England won the toss, they are playing in home conditions, they sit higher in the ICC rankings, their players have played almost three times as many Tests as the opposition, and yet it is Pakistan who are running rampant at Lord’s.
After their opening day aberration, many expected England to come roaring back into things on an overcast Day Two, Pakistan’s overnight score of 50/1 turned into something more palatable for the home crowd.
Perhaps that is what England expected too, a burst of quick wickets and they’d be back in this game, another Pakistani batting collapse and their own Day One deficiencies could be forgotten, Jimmy Anderson to the rescue.
But this is not what happened.
Instead it was Pakistan who looked most at home in these conditions, never losing wickets in clusters, playing with an assuredness that belied their experience — by the close they were 350/8, with a lead of 166 and a stranglehold on the match.
Where in the past Pakistan have perhaps leant all too heavily on one or two players, this was a group effort. First it was Azhar Ali and Haris Sohail steering the side almost all the way through the cliched crucial first hour, then 10 overs later with both of those men back in the hutch, Asad Shafiq and Babar Azam took the reins.
England, it has to be said, did not bowl badly, but where Pakistan had been faultless they were profligate in the field, at least four chances put down. Opportunities to build pressure literally slipping through their fingers.
Ben Stokes was the standout man for the home side, bowling with hostility and pace, but in truth this was the second day in a row that belonged to Pakistan.
They were disciplined with the bat where England had failed to be, fortunately not following the example set by their captain Sarfraz Ahmed — the only man in his side truly guilty of giving his wicket away.

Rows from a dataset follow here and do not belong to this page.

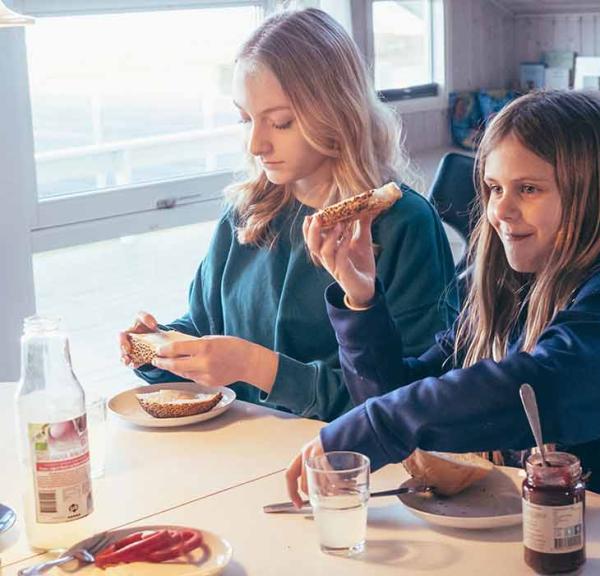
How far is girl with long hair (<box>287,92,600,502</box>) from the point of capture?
1315 millimetres

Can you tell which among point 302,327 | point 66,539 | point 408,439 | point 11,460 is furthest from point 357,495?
point 302,327

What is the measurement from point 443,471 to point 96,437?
18.8 inches

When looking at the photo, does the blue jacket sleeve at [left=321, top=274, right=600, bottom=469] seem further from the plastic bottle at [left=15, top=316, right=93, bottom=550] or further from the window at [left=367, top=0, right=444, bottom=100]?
the window at [left=367, top=0, right=444, bottom=100]

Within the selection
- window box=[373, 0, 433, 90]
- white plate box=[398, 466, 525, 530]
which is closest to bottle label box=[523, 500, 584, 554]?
white plate box=[398, 466, 525, 530]

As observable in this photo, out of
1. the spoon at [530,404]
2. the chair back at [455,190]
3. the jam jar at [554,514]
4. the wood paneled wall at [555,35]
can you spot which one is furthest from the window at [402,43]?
the jam jar at [554,514]

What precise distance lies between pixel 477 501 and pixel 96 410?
0.53 metres

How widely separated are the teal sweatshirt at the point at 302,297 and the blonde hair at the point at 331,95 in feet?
0.25

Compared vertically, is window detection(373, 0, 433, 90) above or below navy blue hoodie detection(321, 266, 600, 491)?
above

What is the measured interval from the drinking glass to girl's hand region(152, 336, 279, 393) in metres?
0.20

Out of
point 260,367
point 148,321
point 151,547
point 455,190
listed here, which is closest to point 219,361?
point 260,367

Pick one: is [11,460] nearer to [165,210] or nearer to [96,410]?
[96,410]

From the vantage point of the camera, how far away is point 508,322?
167 cm

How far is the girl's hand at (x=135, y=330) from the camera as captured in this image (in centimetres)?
187

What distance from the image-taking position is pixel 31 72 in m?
2.89
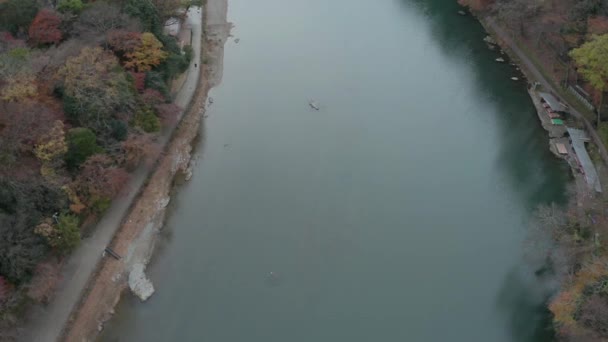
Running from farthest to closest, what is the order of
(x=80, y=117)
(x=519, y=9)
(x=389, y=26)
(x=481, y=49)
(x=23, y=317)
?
(x=389, y=26)
(x=481, y=49)
(x=519, y=9)
(x=80, y=117)
(x=23, y=317)

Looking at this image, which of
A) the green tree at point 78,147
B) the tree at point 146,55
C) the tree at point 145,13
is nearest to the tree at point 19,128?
the green tree at point 78,147

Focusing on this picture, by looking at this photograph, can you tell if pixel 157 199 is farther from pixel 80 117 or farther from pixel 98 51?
pixel 98 51

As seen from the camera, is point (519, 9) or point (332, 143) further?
point (519, 9)

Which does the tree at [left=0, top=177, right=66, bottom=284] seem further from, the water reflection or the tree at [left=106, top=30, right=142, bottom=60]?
the water reflection

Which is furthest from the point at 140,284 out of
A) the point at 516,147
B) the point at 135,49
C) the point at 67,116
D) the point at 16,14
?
the point at 516,147

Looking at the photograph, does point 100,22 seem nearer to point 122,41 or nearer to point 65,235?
point 122,41

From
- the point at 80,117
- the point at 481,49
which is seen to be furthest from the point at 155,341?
the point at 481,49
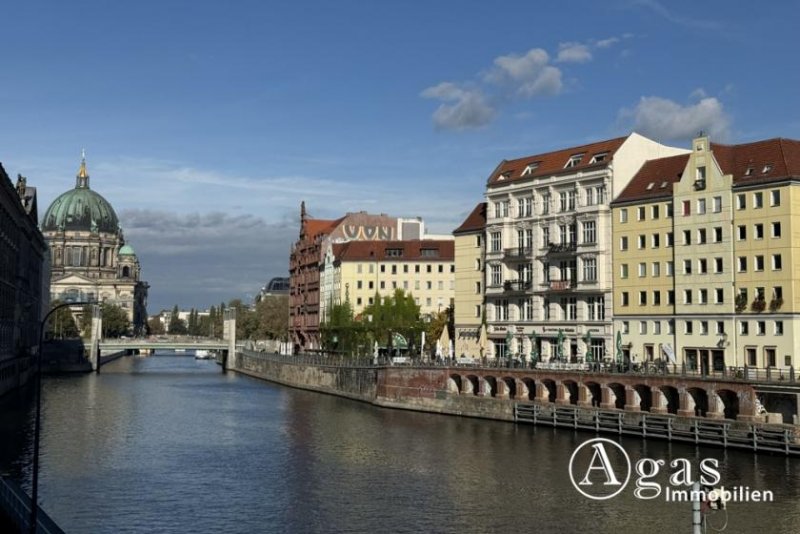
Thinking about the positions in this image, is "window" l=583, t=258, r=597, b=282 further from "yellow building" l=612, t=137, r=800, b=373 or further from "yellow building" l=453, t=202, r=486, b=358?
"yellow building" l=453, t=202, r=486, b=358

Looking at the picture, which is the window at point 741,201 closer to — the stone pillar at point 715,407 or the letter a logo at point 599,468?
the stone pillar at point 715,407

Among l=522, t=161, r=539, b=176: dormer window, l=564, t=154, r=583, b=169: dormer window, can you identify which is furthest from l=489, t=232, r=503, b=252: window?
l=564, t=154, r=583, b=169: dormer window

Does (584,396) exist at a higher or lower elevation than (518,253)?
lower

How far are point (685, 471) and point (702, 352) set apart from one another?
30.4m

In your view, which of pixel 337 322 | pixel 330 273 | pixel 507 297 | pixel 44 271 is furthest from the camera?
pixel 44 271

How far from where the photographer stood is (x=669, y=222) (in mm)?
92812

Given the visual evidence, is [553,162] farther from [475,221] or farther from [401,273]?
[401,273]

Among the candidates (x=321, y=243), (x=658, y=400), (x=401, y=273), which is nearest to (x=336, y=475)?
(x=658, y=400)

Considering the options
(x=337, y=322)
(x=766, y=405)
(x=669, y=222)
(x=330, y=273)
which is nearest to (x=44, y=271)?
(x=330, y=273)

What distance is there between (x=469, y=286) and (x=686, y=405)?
46.6 metres

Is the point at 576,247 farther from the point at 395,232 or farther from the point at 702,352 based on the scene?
the point at 395,232

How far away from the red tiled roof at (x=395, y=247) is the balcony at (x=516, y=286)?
54502 mm

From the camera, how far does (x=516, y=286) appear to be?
10912 cm

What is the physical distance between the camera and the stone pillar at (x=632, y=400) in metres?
80.1
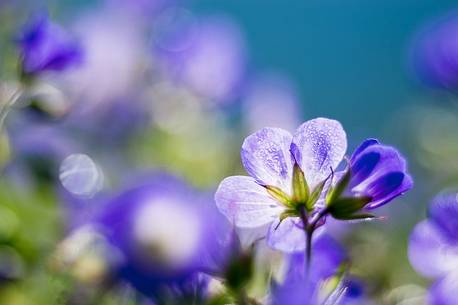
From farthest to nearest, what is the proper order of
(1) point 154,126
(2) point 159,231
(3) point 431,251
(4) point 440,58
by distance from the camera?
1. (1) point 154,126
2. (4) point 440,58
3. (3) point 431,251
4. (2) point 159,231

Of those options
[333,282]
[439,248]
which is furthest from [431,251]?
[333,282]

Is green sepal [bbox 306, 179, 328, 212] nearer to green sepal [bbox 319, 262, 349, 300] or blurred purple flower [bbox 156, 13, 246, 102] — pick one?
green sepal [bbox 319, 262, 349, 300]

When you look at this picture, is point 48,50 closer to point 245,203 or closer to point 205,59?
point 245,203

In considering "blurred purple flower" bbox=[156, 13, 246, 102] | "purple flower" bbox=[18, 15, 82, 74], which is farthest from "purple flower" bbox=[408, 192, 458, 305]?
"blurred purple flower" bbox=[156, 13, 246, 102]

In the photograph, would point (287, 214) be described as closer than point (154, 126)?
Yes

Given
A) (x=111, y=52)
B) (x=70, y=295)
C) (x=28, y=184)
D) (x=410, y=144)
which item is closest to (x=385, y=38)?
(x=410, y=144)

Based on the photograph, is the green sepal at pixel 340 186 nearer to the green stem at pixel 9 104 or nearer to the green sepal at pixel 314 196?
the green sepal at pixel 314 196

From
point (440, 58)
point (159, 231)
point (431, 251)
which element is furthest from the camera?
point (440, 58)
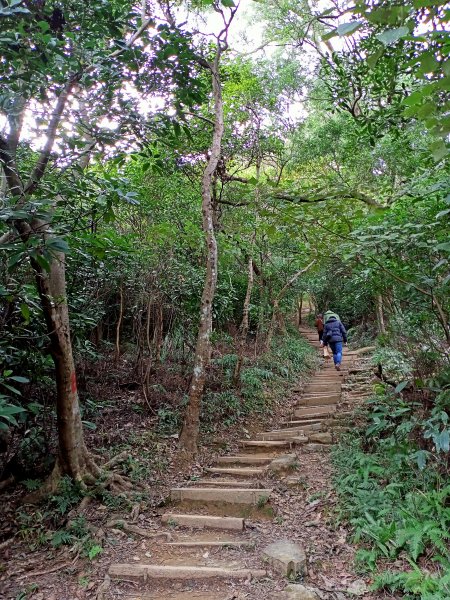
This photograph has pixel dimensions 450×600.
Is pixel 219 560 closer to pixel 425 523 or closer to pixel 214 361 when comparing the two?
pixel 425 523

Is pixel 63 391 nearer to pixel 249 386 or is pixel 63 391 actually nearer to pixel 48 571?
pixel 48 571

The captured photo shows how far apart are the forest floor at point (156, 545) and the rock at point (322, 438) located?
393 millimetres

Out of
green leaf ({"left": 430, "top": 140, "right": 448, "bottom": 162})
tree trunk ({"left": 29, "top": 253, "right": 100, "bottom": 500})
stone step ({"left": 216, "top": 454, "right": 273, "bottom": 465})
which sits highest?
green leaf ({"left": 430, "top": 140, "right": 448, "bottom": 162})

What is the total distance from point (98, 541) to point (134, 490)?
40.3 inches

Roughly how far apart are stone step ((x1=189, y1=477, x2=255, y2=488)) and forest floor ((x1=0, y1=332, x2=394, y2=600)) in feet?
0.62

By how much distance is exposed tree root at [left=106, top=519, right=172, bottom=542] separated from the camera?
4.18m

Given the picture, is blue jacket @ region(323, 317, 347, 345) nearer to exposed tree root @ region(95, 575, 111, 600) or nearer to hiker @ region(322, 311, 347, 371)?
hiker @ region(322, 311, 347, 371)

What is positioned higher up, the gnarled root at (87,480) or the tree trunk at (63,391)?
the tree trunk at (63,391)

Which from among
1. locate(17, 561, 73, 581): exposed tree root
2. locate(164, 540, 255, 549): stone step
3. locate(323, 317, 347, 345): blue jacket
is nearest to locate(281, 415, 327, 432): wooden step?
locate(164, 540, 255, 549): stone step

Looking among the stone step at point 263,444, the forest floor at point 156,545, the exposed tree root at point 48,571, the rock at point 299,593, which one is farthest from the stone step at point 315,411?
the exposed tree root at point 48,571

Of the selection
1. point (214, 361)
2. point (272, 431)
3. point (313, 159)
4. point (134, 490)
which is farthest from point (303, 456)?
point (313, 159)

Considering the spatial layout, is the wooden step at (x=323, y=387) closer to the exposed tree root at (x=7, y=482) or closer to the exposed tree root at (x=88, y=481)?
the exposed tree root at (x=88, y=481)

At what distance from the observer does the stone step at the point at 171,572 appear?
3424 millimetres

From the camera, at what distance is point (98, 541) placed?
396 centimetres
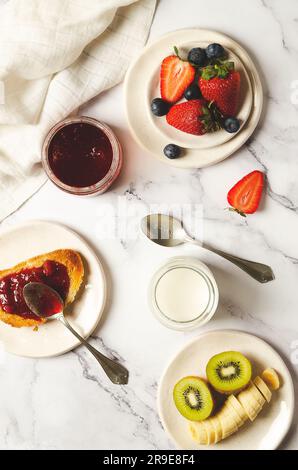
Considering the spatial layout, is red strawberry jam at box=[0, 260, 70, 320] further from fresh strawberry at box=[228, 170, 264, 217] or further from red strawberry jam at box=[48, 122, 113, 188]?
fresh strawberry at box=[228, 170, 264, 217]

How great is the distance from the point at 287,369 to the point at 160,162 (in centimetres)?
58

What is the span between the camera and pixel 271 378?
1.31 m

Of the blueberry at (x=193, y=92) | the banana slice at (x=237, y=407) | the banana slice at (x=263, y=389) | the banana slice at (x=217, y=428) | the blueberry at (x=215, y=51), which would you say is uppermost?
the blueberry at (x=215, y=51)

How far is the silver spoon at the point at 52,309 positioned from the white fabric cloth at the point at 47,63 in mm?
218

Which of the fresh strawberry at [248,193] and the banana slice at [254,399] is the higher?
the fresh strawberry at [248,193]

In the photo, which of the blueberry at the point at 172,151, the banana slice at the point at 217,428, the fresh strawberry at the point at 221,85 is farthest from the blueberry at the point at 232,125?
the banana slice at the point at 217,428

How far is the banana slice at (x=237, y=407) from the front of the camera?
1283 mm

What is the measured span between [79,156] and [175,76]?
0.95ft

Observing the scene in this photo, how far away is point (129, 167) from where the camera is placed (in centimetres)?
138

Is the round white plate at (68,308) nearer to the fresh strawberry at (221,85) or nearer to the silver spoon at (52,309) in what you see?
the silver spoon at (52,309)
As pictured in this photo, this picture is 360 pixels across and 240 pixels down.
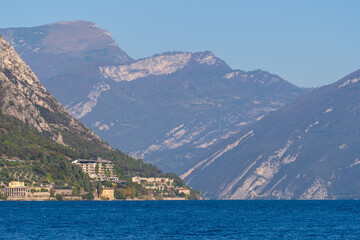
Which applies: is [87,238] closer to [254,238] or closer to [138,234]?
[138,234]

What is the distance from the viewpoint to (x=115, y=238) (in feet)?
619

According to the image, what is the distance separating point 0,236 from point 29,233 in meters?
11.1

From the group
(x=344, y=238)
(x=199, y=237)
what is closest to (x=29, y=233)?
(x=199, y=237)

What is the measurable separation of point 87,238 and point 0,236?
1723 cm

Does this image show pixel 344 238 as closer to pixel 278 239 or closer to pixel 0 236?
pixel 278 239

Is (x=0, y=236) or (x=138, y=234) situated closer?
(x=0, y=236)

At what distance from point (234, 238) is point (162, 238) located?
15179 millimetres

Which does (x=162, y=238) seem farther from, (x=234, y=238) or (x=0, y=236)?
(x=0, y=236)

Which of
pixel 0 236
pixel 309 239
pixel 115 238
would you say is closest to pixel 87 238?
pixel 115 238

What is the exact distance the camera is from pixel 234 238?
195125 millimetres

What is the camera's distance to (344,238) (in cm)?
19750

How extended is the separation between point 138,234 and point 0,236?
96.7 ft

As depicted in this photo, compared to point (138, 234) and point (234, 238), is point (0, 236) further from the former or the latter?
point (234, 238)

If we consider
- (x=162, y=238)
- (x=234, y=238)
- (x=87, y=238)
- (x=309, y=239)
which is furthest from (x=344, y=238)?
(x=87, y=238)
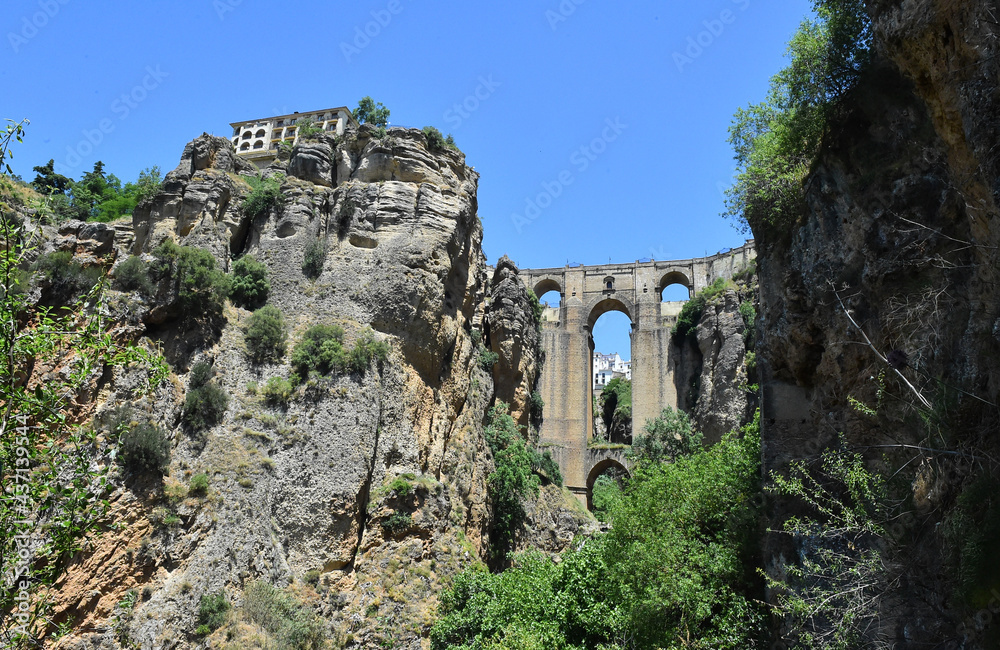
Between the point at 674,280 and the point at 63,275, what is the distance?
47186 mm

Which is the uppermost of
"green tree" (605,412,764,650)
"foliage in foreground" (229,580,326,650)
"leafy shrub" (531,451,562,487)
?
"leafy shrub" (531,451,562,487)

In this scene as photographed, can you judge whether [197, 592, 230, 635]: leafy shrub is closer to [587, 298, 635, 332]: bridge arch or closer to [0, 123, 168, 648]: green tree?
[0, 123, 168, 648]: green tree

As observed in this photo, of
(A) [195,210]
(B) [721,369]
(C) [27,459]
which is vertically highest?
(A) [195,210]

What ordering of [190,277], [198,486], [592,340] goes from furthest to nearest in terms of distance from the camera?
[592,340], [190,277], [198,486]

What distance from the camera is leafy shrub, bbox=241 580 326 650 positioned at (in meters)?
18.9

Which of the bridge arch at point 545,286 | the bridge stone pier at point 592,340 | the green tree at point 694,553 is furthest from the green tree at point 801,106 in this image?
the bridge arch at point 545,286

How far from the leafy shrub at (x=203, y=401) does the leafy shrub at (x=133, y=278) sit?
2.92m

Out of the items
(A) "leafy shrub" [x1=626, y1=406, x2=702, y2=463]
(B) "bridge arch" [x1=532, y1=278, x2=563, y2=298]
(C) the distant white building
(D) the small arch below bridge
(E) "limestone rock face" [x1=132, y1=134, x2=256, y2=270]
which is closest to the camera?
(E) "limestone rock face" [x1=132, y1=134, x2=256, y2=270]

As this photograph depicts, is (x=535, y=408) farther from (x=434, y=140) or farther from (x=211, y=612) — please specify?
(x=211, y=612)

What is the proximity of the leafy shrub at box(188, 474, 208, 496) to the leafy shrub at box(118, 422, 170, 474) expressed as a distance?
87cm

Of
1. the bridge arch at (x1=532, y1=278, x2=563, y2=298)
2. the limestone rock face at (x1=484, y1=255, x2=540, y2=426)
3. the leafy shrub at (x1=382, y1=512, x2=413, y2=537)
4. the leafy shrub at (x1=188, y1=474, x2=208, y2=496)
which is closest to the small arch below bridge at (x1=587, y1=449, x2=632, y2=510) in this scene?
the limestone rock face at (x1=484, y1=255, x2=540, y2=426)

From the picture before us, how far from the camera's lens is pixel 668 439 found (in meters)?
44.0

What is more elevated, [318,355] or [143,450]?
[318,355]

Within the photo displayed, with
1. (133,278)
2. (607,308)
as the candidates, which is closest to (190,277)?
(133,278)
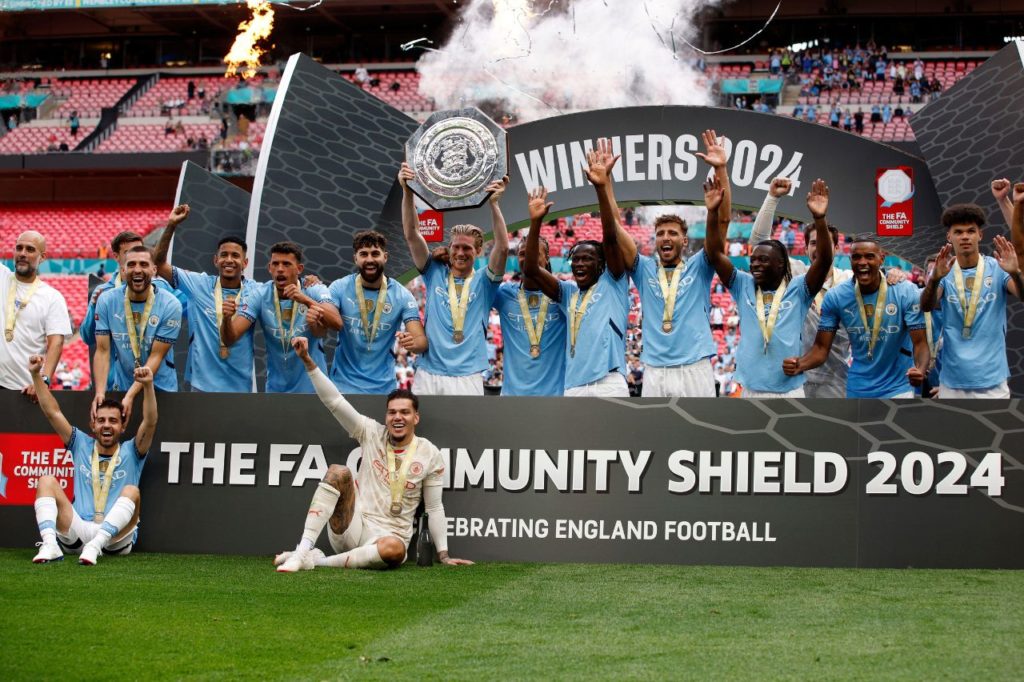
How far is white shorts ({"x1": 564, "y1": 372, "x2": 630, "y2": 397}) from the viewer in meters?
7.48

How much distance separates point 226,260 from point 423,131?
1.79 metres

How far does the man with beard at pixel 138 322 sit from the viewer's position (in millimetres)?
7562

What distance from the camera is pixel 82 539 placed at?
704 cm

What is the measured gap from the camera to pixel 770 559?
22.6ft

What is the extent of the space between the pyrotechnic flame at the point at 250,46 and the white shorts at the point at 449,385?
109 feet

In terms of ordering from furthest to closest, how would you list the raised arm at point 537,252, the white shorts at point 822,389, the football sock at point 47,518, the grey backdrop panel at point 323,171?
the grey backdrop panel at point 323,171 < the white shorts at point 822,389 < the raised arm at point 537,252 < the football sock at point 47,518

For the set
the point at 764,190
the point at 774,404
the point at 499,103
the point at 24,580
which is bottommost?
the point at 24,580

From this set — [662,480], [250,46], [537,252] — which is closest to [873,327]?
[662,480]

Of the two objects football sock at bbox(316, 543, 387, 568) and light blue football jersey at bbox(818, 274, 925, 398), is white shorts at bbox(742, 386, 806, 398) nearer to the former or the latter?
light blue football jersey at bbox(818, 274, 925, 398)

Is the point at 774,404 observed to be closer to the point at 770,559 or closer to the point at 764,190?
the point at 770,559

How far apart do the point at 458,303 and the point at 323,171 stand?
5.01 meters

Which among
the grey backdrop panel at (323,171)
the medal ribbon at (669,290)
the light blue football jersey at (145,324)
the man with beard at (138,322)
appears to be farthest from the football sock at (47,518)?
the grey backdrop panel at (323,171)

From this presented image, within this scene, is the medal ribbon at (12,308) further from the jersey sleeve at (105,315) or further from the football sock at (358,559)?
the football sock at (358,559)

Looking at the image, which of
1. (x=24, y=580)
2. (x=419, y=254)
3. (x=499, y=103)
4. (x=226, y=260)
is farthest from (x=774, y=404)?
(x=499, y=103)
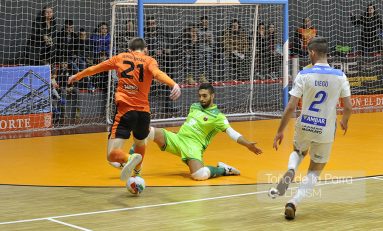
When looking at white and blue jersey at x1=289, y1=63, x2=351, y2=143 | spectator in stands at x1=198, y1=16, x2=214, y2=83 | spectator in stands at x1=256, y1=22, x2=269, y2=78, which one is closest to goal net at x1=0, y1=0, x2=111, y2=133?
spectator in stands at x1=198, y1=16, x2=214, y2=83

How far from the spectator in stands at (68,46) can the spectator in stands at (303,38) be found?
5490mm

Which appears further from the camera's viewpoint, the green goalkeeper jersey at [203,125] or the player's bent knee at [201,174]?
the green goalkeeper jersey at [203,125]

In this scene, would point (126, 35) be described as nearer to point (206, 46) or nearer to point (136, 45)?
point (206, 46)

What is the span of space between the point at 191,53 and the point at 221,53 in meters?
0.68

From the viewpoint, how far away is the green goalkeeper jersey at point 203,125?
9.85 metres

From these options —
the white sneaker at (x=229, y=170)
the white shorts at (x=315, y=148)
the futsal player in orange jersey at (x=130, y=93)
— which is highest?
the futsal player in orange jersey at (x=130, y=93)

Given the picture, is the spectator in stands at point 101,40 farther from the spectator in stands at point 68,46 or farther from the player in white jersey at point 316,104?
the player in white jersey at point 316,104

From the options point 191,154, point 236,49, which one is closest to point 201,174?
point 191,154

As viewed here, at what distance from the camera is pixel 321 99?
7.36m

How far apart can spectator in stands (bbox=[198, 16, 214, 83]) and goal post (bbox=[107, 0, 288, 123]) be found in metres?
0.02

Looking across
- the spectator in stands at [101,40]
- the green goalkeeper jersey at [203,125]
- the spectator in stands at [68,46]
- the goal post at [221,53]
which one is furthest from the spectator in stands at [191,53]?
the green goalkeeper jersey at [203,125]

Perhaps the most promising sight for Pakistan was the third of their three big partnerships, Shadab Khan and Faheem Ashraf, just 19 and 24 respectively. Products of the PSL, the pair looked undaunted on the biggest of stages. The 72 runs they added saw off the second new ball and with it you’d imagine England’s chances of getting back into the game.
Six overs before the close Shadab brought up his 50, the fourth half centurion of the innings and the second youngest batsman to do so in the ground’s history and while England picked up a couple of wickets before the close, by then the damage had been done.
At the end of day press conference, Jonny Bairstow aggressively denied that England were well behind in this match, maintaining that with three days remaining nothing was yet lost. While not very convincing it was at least a robust display of defence, something his team could do with a lot of if they are to have any hope of saving this Test.